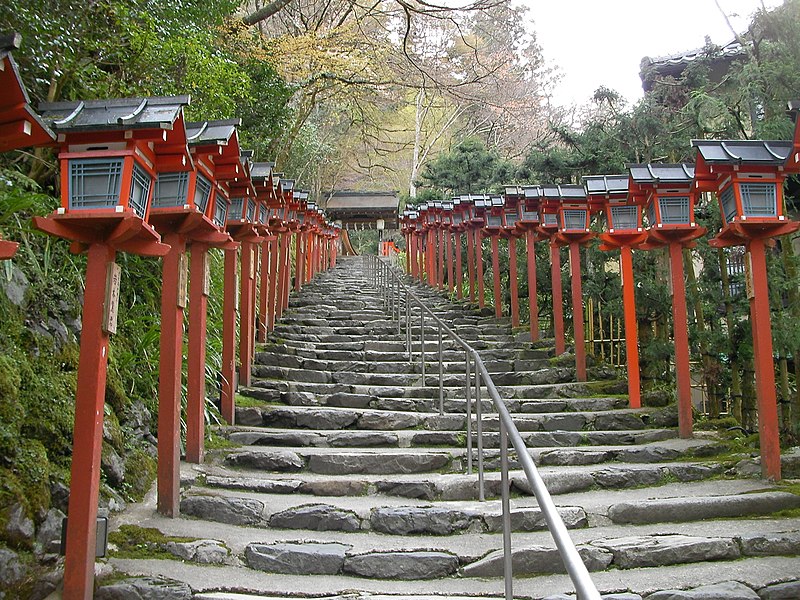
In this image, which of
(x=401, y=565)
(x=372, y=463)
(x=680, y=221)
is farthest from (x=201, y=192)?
(x=680, y=221)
-=-=-
▶ [EXERCISE AIM] Rewrite the items above as a numbered list with one line per entry, skipping any blank lines. Leave the pictures out.

▶ [RESULT FOR THIS TASK]
1. In this image, which of
2. (x=401, y=565)
3. (x=372, y=463)
4. (x=680, y=221)
5. is farthest from (x=201, y=192)?
6. (x=680, y=221)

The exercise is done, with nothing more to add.